For the most part, people seem to be abiding by the county-wide order to stay at home and not gather in groups of more than 10, mayors say.
But when mayors and city officials get reports of violators, they’re sending law enforcement to scatter crowds as they work to reduce the spread of coronavirus, they said.
Galveston Mayor Jim Yarbrough in the past few days has received a smattering of calls or messages about groups of 10 people or more gathering, he said.
Tuesday night, he received a text about young people going to Stewart Beach, he said.
“We’re definitely responding,” Yarbrough said. “Sometimes, by the time we respond, they’re gone.”
Yarbrough wishes young people would understand they can catch and transmit the virus the same as anyone else, he said.
Cities around the county, including Galveston, will send police officers or other authorities to ask people congregating in large groups to disperse, officials said.
Officers in La Marque aren’t being sent out specifically to look for large groups, Mayor Bobby Hocking said.
People seem to be abiding by the rules, Hocking said.
“As I ride around town, not getting out of my truck, it looks pretty calm,” Hocking said.
It doesn’t surprise Texas City Mayor Matt Doyle that residents in his city are adhering to social distancing orders, he said.
“Texas City is a pretty tight-knit community,” Doyle said, adding that he hasn’t been getting calls about large groups.
Neighbors might be policing each other as well, Dickinson Mayor Julie Masters said. Masters hasn’t heard about people violating the orders, she said.
Although there might be some people who think the seriousness of the coronavirus crisis is hype, people in Santa Fe haven’t been defying the county orders, Mayor Jason Tabor said.
Hitchcock Mayor Randy Stricklind hasn’t been getting calls about large groups, but there could be fines if people disobey the rules, he said.
People should abide by the rules to avoid others for now, Stricklind said.
“It’s kind of like a fire,” Stricklind said. “If you take fuel away, it kind of dies down and goes away.”

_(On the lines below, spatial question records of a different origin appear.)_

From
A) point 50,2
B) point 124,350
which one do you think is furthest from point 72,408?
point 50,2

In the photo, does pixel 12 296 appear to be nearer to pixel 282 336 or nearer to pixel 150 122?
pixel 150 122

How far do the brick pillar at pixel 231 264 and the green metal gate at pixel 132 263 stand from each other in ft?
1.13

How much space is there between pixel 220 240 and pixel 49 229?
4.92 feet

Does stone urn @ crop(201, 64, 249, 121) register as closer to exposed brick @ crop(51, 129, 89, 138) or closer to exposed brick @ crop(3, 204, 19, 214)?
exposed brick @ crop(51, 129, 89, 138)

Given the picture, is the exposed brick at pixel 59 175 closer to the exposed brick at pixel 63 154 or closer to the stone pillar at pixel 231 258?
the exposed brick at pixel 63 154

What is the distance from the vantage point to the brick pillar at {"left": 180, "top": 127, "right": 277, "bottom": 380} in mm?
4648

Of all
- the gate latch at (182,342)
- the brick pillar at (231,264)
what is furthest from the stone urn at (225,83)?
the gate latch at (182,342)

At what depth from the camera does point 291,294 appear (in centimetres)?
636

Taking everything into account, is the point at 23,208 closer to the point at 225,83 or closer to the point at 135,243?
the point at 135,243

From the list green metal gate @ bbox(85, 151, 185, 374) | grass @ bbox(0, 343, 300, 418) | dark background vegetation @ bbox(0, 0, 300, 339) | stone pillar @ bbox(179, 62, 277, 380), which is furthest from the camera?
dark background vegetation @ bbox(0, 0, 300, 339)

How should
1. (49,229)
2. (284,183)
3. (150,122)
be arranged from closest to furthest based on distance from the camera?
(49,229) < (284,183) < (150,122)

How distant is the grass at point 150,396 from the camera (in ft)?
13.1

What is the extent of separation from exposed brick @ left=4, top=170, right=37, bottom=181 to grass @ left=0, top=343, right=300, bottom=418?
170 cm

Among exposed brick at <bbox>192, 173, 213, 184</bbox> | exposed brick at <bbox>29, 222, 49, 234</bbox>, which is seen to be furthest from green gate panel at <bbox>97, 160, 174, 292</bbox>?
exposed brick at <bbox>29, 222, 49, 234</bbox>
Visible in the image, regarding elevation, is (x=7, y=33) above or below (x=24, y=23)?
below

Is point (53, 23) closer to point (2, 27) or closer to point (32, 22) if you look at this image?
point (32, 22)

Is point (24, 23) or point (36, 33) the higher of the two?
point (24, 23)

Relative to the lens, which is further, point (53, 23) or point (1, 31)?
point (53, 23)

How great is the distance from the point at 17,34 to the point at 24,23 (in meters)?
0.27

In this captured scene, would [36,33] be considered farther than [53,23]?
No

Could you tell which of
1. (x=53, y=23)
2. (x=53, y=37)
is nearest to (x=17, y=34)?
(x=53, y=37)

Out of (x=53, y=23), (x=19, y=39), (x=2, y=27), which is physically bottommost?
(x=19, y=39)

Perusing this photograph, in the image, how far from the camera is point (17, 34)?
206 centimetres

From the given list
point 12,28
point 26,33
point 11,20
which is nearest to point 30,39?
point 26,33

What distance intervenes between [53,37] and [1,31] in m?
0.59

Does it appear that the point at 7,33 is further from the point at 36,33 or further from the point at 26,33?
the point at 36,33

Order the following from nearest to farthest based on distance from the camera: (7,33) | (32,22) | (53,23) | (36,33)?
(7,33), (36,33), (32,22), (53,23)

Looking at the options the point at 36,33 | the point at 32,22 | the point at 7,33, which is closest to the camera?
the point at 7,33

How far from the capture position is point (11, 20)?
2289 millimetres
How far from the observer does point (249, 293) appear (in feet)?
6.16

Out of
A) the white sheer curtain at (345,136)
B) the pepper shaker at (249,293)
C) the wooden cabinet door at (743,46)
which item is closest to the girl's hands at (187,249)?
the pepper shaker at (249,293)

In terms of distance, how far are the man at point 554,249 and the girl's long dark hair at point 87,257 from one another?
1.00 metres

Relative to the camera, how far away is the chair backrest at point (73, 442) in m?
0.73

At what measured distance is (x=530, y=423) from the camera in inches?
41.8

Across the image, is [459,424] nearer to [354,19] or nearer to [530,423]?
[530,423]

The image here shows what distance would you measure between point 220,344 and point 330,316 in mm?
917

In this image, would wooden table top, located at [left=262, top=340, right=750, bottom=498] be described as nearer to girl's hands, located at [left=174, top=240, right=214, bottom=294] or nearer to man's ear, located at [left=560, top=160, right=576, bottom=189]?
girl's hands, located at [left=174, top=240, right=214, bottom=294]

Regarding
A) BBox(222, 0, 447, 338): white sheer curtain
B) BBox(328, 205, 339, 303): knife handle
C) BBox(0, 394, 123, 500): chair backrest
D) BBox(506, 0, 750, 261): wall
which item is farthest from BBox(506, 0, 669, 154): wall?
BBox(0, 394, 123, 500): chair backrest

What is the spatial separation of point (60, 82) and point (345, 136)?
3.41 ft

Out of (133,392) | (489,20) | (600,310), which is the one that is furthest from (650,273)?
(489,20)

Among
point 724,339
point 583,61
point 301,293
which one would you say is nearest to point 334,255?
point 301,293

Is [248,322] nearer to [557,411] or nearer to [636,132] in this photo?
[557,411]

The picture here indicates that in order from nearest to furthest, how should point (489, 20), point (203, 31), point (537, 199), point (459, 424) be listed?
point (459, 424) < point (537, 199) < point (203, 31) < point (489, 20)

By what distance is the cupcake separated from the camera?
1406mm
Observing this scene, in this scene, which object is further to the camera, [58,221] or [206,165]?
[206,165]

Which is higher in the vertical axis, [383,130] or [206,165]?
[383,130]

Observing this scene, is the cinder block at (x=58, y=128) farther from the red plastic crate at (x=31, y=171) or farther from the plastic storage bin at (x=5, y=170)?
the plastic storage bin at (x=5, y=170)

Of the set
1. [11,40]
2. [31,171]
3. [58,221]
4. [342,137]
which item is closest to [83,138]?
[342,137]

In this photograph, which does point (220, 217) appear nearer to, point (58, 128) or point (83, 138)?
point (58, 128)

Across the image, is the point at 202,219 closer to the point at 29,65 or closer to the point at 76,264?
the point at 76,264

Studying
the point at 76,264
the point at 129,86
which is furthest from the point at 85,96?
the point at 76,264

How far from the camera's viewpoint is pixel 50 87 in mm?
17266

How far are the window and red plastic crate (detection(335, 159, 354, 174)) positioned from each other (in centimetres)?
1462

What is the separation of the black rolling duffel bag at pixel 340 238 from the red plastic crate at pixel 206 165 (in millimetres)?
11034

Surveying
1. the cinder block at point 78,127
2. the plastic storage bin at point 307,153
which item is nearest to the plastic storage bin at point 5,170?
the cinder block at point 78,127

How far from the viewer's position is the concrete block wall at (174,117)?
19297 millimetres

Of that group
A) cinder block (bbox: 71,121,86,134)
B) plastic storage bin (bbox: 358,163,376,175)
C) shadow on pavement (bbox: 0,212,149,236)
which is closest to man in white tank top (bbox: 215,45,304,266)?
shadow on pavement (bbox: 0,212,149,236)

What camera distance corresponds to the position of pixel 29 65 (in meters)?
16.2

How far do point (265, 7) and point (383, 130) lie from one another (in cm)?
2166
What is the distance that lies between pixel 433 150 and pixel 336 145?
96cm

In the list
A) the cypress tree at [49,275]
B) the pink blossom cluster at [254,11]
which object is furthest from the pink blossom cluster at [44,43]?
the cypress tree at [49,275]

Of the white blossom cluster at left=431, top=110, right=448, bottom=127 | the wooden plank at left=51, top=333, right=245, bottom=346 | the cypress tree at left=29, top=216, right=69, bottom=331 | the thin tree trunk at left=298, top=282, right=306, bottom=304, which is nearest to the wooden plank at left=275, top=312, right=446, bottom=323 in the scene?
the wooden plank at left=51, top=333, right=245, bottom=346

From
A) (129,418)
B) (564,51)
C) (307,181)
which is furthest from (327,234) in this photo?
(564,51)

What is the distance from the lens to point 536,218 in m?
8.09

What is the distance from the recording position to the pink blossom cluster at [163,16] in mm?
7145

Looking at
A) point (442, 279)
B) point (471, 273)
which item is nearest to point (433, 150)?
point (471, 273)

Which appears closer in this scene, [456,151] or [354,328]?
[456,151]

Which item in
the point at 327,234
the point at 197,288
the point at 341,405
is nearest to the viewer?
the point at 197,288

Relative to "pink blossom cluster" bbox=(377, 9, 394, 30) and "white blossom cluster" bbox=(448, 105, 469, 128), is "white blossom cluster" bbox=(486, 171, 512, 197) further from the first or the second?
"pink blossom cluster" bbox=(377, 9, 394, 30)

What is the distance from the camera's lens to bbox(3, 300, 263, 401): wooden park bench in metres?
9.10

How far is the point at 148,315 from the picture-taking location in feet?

League City has imposed fines, Mayor Pat Hallisey said.
The League City Council agreed Tuesday that anyone who gathered in groups of 10 or more people could be fined up to $2,000.
“Our intent was not to go write tickets,” Hallisey said. “It was to at least have something on our books.”
Hallisey hadn’t received a slew of calls but wants to make sure the city has a tool to use if it needs one, he said.